Epiglottitis Essentials - Fiery Throat Peril
- Definition: Acute inflammation of epiglottis & supraglottic structures, potentially causing life-threatening airway obstruction.
- Etiology:
- Historically: Haemophilus influenzae type b (Hib) - incidence ↓ with vaccination.
- Currently (vaccinated/adults): Streptococcus pneumoniae, Staphylococcus aureus, Group A Streptococcus, viruses, fungi, thermal injury.
- Pathogenesis: Infection/insult → rapid, severe edema & erythema of epiglottis, aryepiglottic folds, arytenoids → airway narrowing.
⭐ In unvaccinated children, H. influenzae type b (Hib) remains the primary cause; in vaccinated populations, Streptococcus spp. and S. aureus are more frequent culprits of epiglottitis in adults and children alike.
Symptom Spotlight - Distress Signals
- Rapid, fulminant onset (hours) with high fever, severe sore throat.
- 📌 The 4 D's are key:
- Dysphagia: Painful swallowing, leading to refusal to eat/drink.
- Drooling: Unable to manage oral secretions.
- Distress: Respiratory distress, anxiety, air hunger.
- Dysphonia: Voice change, often muffled.
- Inspiratory stridor: Often a late, alarming sign of airway compromise.
- Tripod posture: Patient sits upright, leans forward, neck extended, chin out.

⭐ Muffled voice, often termed 'hot potato voice', is characteristic.
Diagnostic Detective - Unmasking the Culprit
- Direct Laryngoscopy (Definitive):
- Best performed in OR/controlled setting, especially in children.
- Shows 'cherry-red', swollen, oedematous epiglottis.

- Lateral Neck X-ray:
- Classic 'thumb sign' (swollen epiglottis).
- Thickened aryepiglottic folds, obliterated vallecula.

- Blood cultures: May identify pathogen (e.g., Hib).
- CBC: ↑ WBC count.
⭐ Avoid routine oral examination with a tongue depressor in children with suspected epiglottitis outside a controlled setting (e.g., OR) due to risk of precipitating acute airway obstruction.
Airway & Action - Lifesaving Moves
- Immediate Goal: Secure airway.
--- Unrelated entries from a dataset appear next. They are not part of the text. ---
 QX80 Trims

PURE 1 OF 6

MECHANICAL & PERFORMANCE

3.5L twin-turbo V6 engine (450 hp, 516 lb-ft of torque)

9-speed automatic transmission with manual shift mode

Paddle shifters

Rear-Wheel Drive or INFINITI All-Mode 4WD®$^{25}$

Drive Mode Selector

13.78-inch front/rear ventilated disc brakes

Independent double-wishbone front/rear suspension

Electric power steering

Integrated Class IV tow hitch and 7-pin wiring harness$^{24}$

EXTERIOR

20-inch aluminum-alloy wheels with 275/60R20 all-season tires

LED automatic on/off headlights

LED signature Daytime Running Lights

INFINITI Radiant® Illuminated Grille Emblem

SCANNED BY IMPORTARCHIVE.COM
Keep patient calm, upright; avoid upsetting maneuvers.
- Team Alert: Senior ENT, Anesthesia, Pediatrics.
- Definitive Airway (OR/ICU):
- Endotracheal intubation by skilled personnel.
- Surgical airway (cricothyroidotomy/tracheostomy) if intubation fails/contraindicated.
- Post-Airway Rx:
- IV Ceftriaxone (e.g., 50-75 mg/kg/day).
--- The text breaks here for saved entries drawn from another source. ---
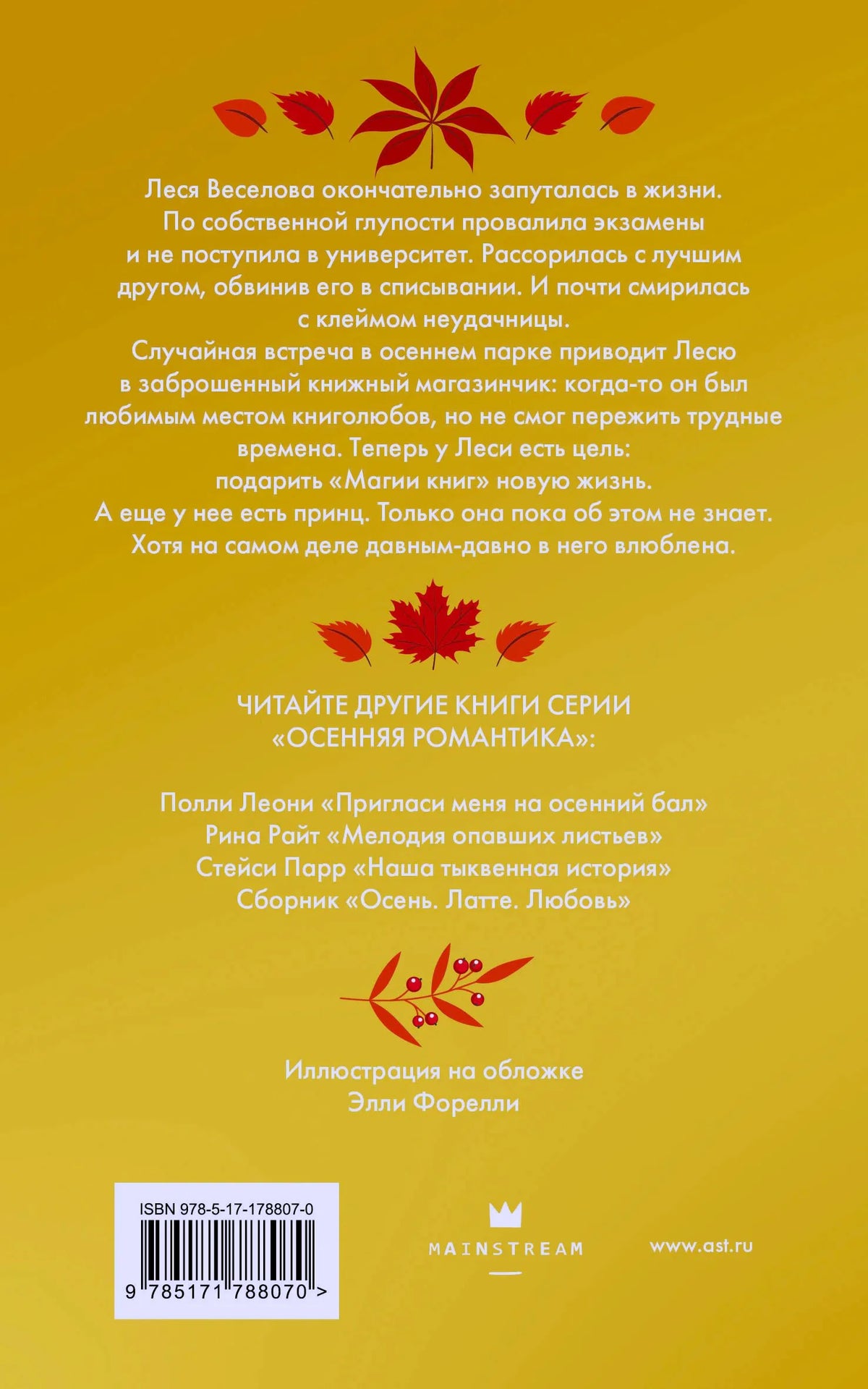 Леся Веселова окончательно запуталась в жизни. По собственной глупости провалила экзамены и не поступила в университет. Рассорилась с лучшим другом, обвинив его в списывании. И почти смирилась с клеймом неудачницы.

Случайная встреча в осеннем парке приводит Лесю в заброшенный книжный магазинчик: когда-то он был любимым местом книголюбов, но не смог пережить трудные времена. Теперь у Леси есть цель: подарить «Магии книг» новую жизнь.

А еще у нее есть принц. Только она пока об этом не знает. Хотя на самом деле давным-давно в него влюблена.

ЧИТАЙТЕ ДРУГИЕ КНИГИ СЕРИИ
«ОСЕННЯЯ РОМАНТИКА»:

Полли Леони «Пригласи меня на осенний бал»
Рина Райт «Мелодия опавших листьев»
Стейси Парр «Наша тыквенная история»
Сборник «Осень. Латте. Любовь»

Иллюстрация на обложке
Элли Форелли

ISBN 978-5-17-178807-0
9 785171 788070 >

MAINSTREAM

www.ast.ru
- IV Dexamethasone (e.g., 0.15-0.6 mg/kg).
- Humidified O2, IV fluids.
- Monitoring: ICU admission for close observation.
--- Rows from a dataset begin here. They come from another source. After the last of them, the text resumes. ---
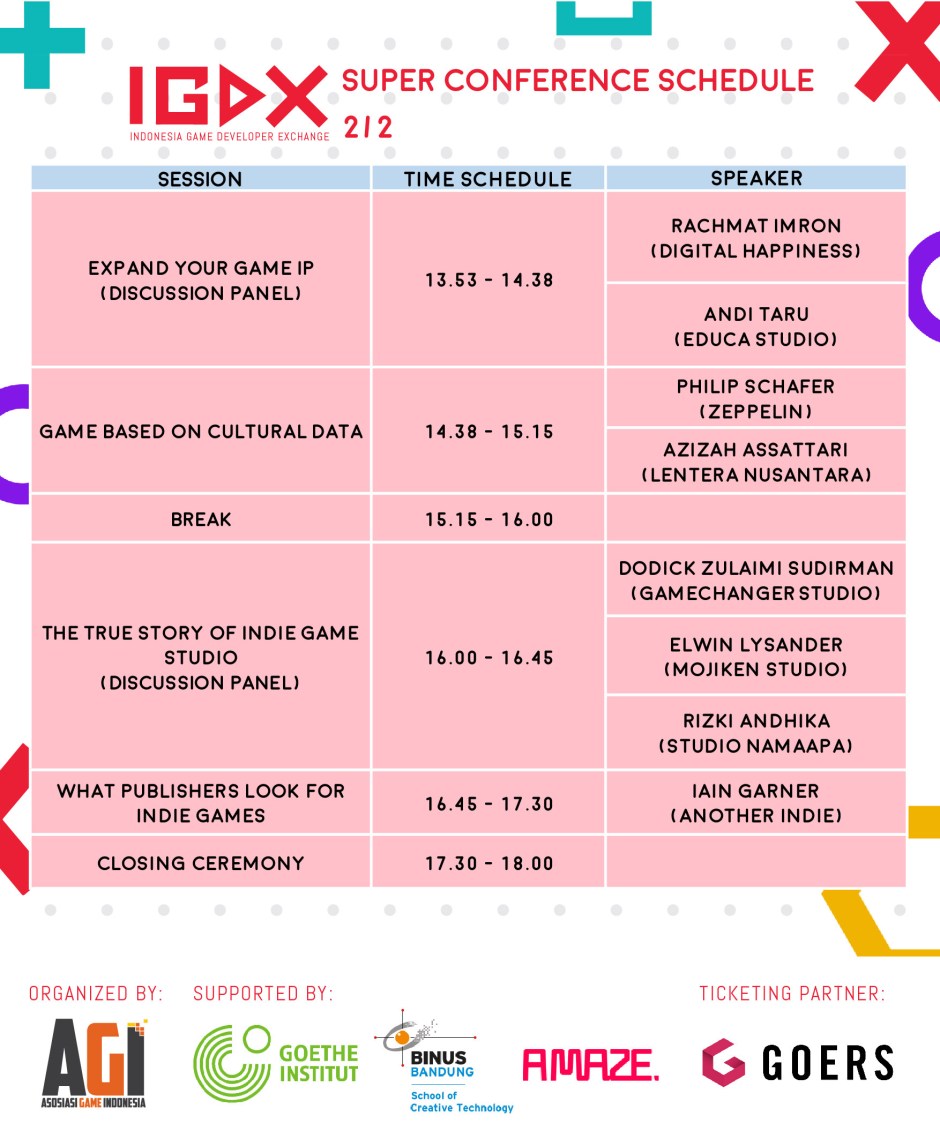 IGDX
INDONESIA GAME DEVELOPER EXCHANGE
SUPER CONFERENCE SCHEDULE
2/2

| SESSION | TIME SCHEDULE | SPEAKER |
|---|---|---|
| EXPAND YOUR GAME IP (DISCUSSION PANEL) | 13.53 - 14.38 | RACHMAT IMRON (DIGITAL HAPPINESS) |
| | | ANDI TARU (EDUCA STUDIO) |
| GAME BASED ON CULTURAL DATA | 14.38 - 15.15 | PHILIP SCHAFER (ZEPPELIN) |
| | | AZIZAH ASSATTARI (LENTERA NUSANTARA) |
| BREAK | 15.15 - 16.00 | |
| THE TRUE STORY OF INDIE GAME STUDIO (DISCUSSION PANEL) | 16.00 - 16.45 | DODICK ZULAIMI SUDIRMAN (GAMECHANGER STUDIO) |
| | | ELWIN LYSANDER (MOJIKEN STUDIO) |
| | | RIZKI ANDHIKA (STUDIO NAMAAPA) |
| WHAT PUBLISHERS LOOK FOR INDIE GAMES | 16.45 - 17.30 | IAIN GARNER (ANOTHER INDIE) |
| CLOSING CEREMONY | 17.30 - 18.00 | |

ORGANIZED BY:
AGI
ASOSIASI GAME INDONESIA

SUPPORTED BY:
GOETHE INSTITUT
BINUS BANDUNG
School of Creative Technology
AMAZE.

TICKETING PARTNER:
GOERS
⭐ Securing the airway is the foremost priority, often requiring intubation or tracheostomy in a controlled environment like OR.
Beyond the Flare-up - Complications & Shield
- Complications (Rapid & Severe):
- Airway Obstruction: Hypoxia, anoxic brain injury, death.
- Epiglottic Abscess: Localized pus; may require incision & drainage.
- Descending Infection: Pneumonia, mediastinitis, empyema.
- Systemic Spread: Sepsis, septic shock, meningitis (if bacteremia).
- Rare: Vocal cord paralysis, post-obstructive pulmonary edema.
- Shield (Proactive Defense):
- ⭐ > The Haemophilus influenzae type b (Hib) vaccine is primary prevention, dramatically reducing pediatric epiglottitis incidence.
- Chemoprophylaxis: Rifampicin for unvaccinated close contacts (household, daycare) to eradicate carriage, preventing secondary cases.
High‑Yield Points - ⚡ Biggest Takeaways
- Etiology: Primarily Haemophilus influenzae type b (Hib), though incidence ↓ post-vaccination; also Streptococcus spp.
- Pediatric Triad: Dysphagia, Drooling, Distress; often assumes tripod position.
- Adult Presentation: Severe sore throat (out of proportion), odynophagia, muffled "hot potato" voice.
- Key Sign: Thumbprint sign on lateral neck X-ray is characteristic.
- Definitive Diagnosis: Laryngoscopy (cherry-red, swollen epiglottis), done cautiously.
- Management Priority: Secure airway (intubation/tracheostomy); followed by IV antibiotics (e.g., ceftriaxone).
- Major Complication: Rapidly progressive airway obstruction.